-- Begin --
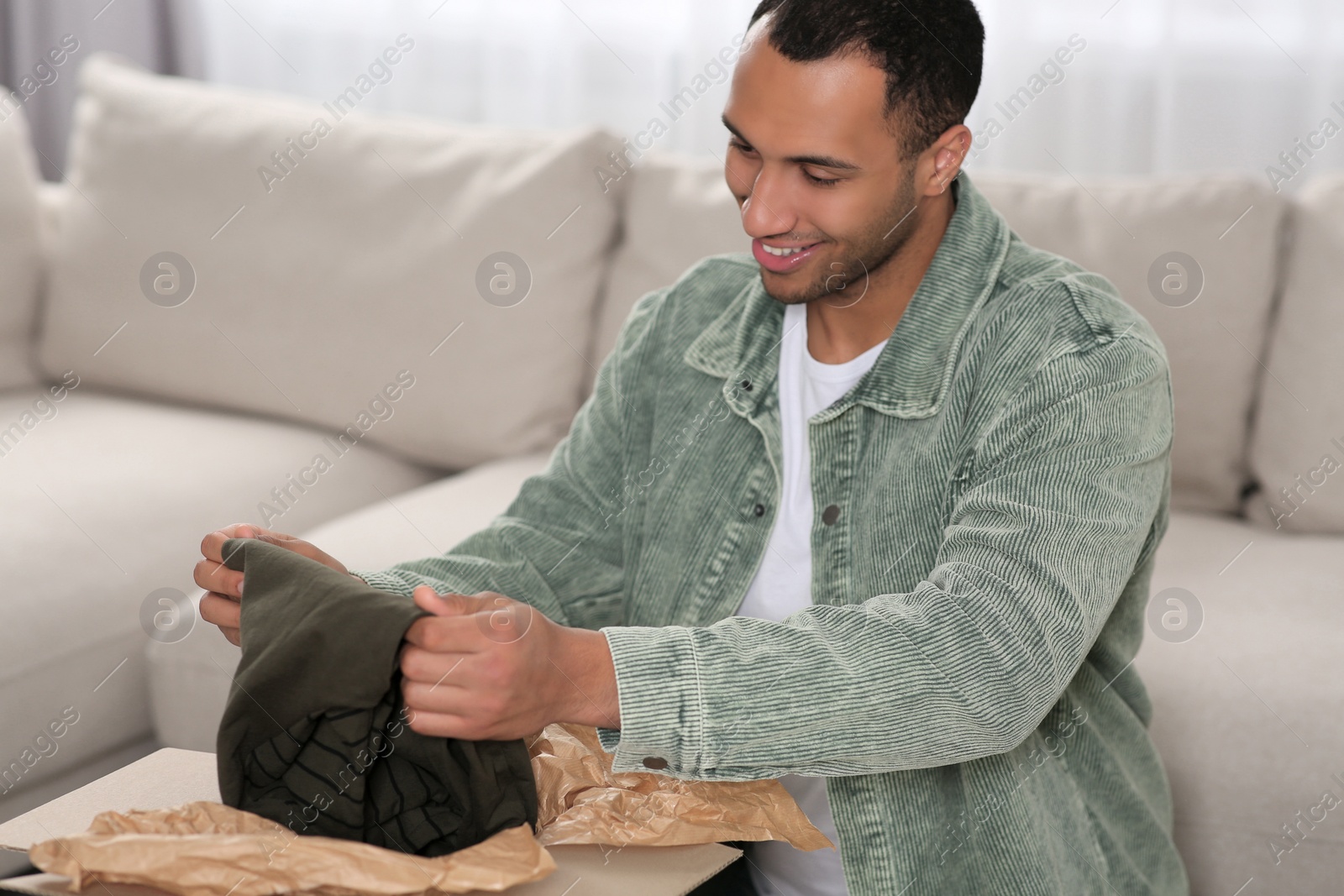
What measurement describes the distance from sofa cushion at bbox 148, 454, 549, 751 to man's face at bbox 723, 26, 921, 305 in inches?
25.4

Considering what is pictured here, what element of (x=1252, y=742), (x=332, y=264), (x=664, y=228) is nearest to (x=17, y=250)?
(x=332, y=264)

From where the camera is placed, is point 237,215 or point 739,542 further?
point 237,215

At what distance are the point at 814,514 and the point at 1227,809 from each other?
0.55 m

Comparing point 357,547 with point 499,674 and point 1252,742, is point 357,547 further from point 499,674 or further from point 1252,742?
point 1252,742

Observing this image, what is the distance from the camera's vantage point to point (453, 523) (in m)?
1.59

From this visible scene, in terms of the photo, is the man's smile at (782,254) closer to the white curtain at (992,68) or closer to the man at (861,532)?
the man at (861,532)

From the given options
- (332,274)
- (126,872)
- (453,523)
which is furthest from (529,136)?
(126,872)

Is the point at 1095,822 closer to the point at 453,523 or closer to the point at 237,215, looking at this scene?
the point at 453,523

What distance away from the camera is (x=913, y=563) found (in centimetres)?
101

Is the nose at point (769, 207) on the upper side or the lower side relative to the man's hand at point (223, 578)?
upper

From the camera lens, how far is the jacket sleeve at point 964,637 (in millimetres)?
767

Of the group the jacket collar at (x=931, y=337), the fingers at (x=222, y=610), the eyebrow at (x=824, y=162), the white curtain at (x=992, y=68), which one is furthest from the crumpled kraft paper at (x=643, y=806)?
the white curtain at (x=992, y=68)

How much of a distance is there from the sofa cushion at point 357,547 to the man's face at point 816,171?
2.11ft

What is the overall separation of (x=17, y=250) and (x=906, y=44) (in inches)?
64.1
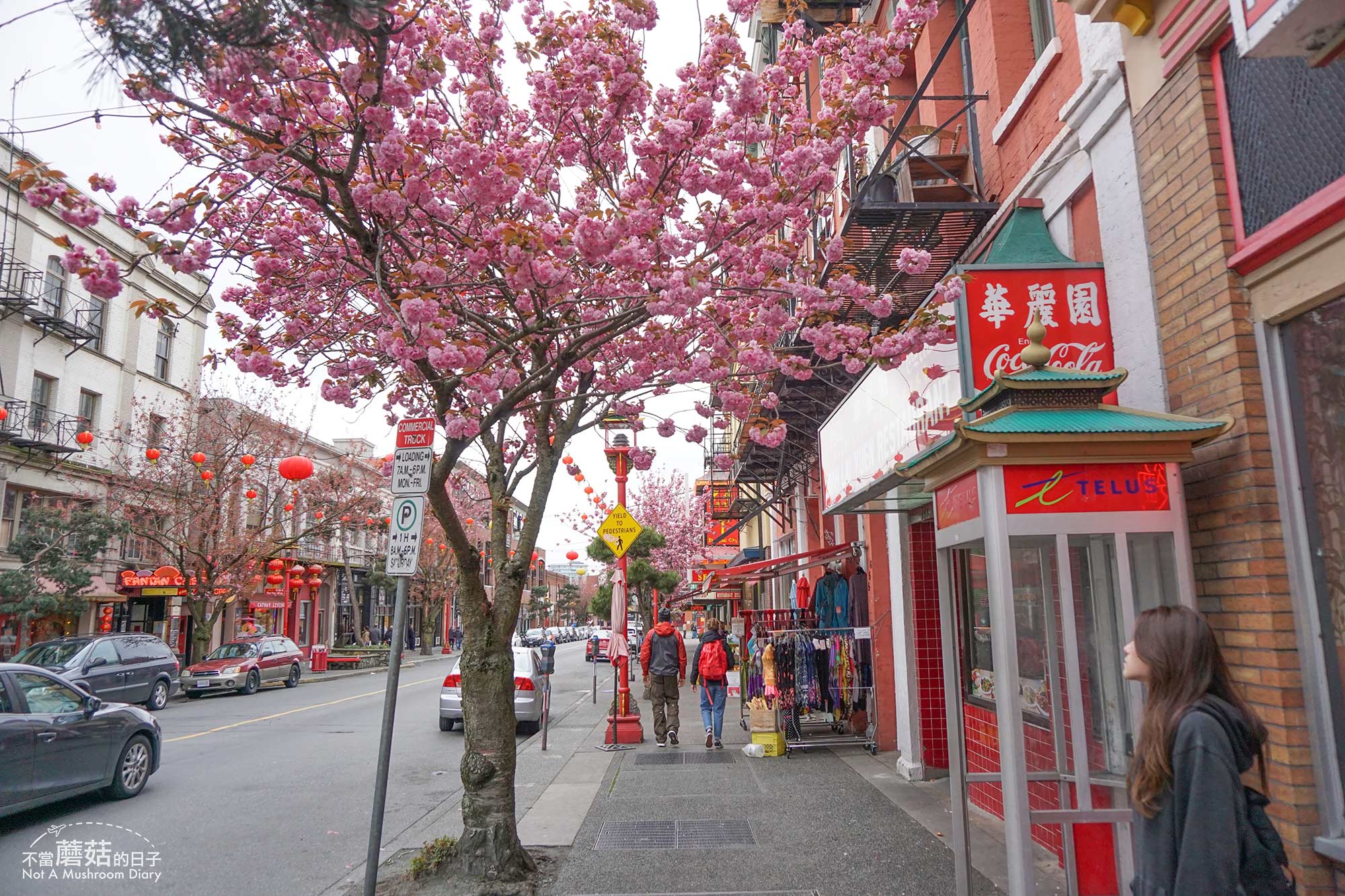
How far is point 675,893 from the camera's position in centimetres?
568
-- End --
EXERCISE DETAILS
Rewrite all the records above with every instance of "sofa cushion" changed to "couch cushion", keeping everything else as it is. Omit the pictures from your answer.

FULL RESPONSE
What measurement describes the distance from couch cushion at bbox 148, 454, 549, 751 to man's face at bbox 723, 26, 921, 305 in inches?
25.4

Considering what is pictured here, what element of (x=1252, y=742), (x=332, y=264), (x=664, y=228) is nearest to (x=17, y=250)?
(x=332, y=264)

From where the camera is placed, is point 237,215 or point 739,542 further?
point 237,215

At what distance are the point at 814,514 and the point at 1227,809 from each other?
0.55 m

Comparing point 357,547 with point 499,674 and point 1252,742, is point 357,547 further from point 499,674 or further from point 1252,742?
point 1252,742

Observing this image, what is the distance from the camera's vantage point to point (453, 523) (in m)?
1.59

From this visible scene, in terms of the photo, is the man's smile at (782,254) closer to the white curtain at (992,68) or closer to the man at (861,532)?
the man at (861,532)

From the given options
- (332,274)
- (126,872)
- (453,523)
which is furthest from (529,136)?
(126,872)

Is the point at 1095,822 closer to the point at 453,523 or closer to the point at 237,215, looking at this scene?
the point at 453,523

What distance away from the camera is (x=913, y=563) found (in centimetres)?
101

Is the nose at point (769, 207) on the upper side or the lower side relative to the man's hand at point (223, 578)?
upper

From the camera lens, how far is the jacket sleeve at point 964,637 (in millimetres)?
767

Of the group the jacket collar at (x=931, y=337), the fingers at (x=222, y=610), the eyebrow at (x=824, y=162), the white curtain at (x=992, y=68), which one is furthest from the crumpled kraft paper at (x=643, y=806)?
the white curtain at (x=992, y=68)

How much of a distance is there from the couch cushion at point 357,547 to the man's face at point 816,171?
2.11ft

What is the overall separation of (x=17, y=250) and (x=906, y=44) (in inches)?
64.1
How far is point 675,893 from the camera's position in centimetres?
568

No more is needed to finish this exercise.